SuperMemo 2002 brought incremental reading to a new level. For SuperMemo 2002 incremental reading become the primary learning mode for middle-level and advanced students. SuperMemo 2002 introduced HTML-based incremental reading. For the first time, the user would see little difference between the material in his web browser and in SuperMemo. Other new features introduced by SuperMemo 2002: wholesale learning material import from Internet Explorer, mid-interval repetitions that make it possible to review portions of material without damage to the learning process (Algorithm SM-11), search-based learning (i.e. subset learning in which the subset is defined by advanced search tools), dynamically modified A-Factors that fine-tune the priorities without user intervention, postpone wizard that makes reading lists obsolete, separate topic/item statistics and new incremental reading progress statistics, reference labeling, and more.
SuperMemo 2004 has been developed solely with the view to perfecting the tools used in incremental reading. The data collected from months of actual incremental reading have been instrumental to enhancing the algorithm and the tools.
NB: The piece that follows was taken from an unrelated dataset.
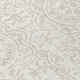 8' X 10' Ivory And Beige Medallion Washable Indoor Outdoor Area Rug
Fine tuning of the modification of topic A-Factors enhances the optimization of new material review in a heavily overloaded process. New tools include: rich statistics for monitoring and optimizing the learning process, tools for handling excessive delays in review, browsing sources of extracts and clozes, one-key reference labeling, proliferating remote images, easy integration of remote images, and more.
SuperMemo 2006 made a major step in rationalizing the overload of the learning material in incremental reading by introducing the priority queue. It makes it easier to import articles from the Internet (esp. from Wikipedia). Material overload is handled with auto-postpone and auto-sort tools. SuperMemo 2006 simplifies importing, arranging, compressing, converting, zooming, and trimming pictures. SuperMemo 2006 can now pick any folder on your hard disk and convert all your file archives into material that can be processed incrementally (e.g. article archives, picture archives, family albums, movie clips, documentation files, or assorted archives). SuperMemo 2006 also makes it simple to do one-key searches and import of auxiliary learning material on the web with customizable tools (e.g. Google, encyclopedias, dictionaries, picture archives, etc.).
SuperMemo 2008 extends incremental reading into the areas of pictures, sounds and video (see: Visual learning and Incremental video). Imports from the web, esp. Wikipedia and YouTube are now simpler, and make it easy to set priorities, references, categories, etc. SuperMemo 2008 also simplifies and automates the process of creating learning material references.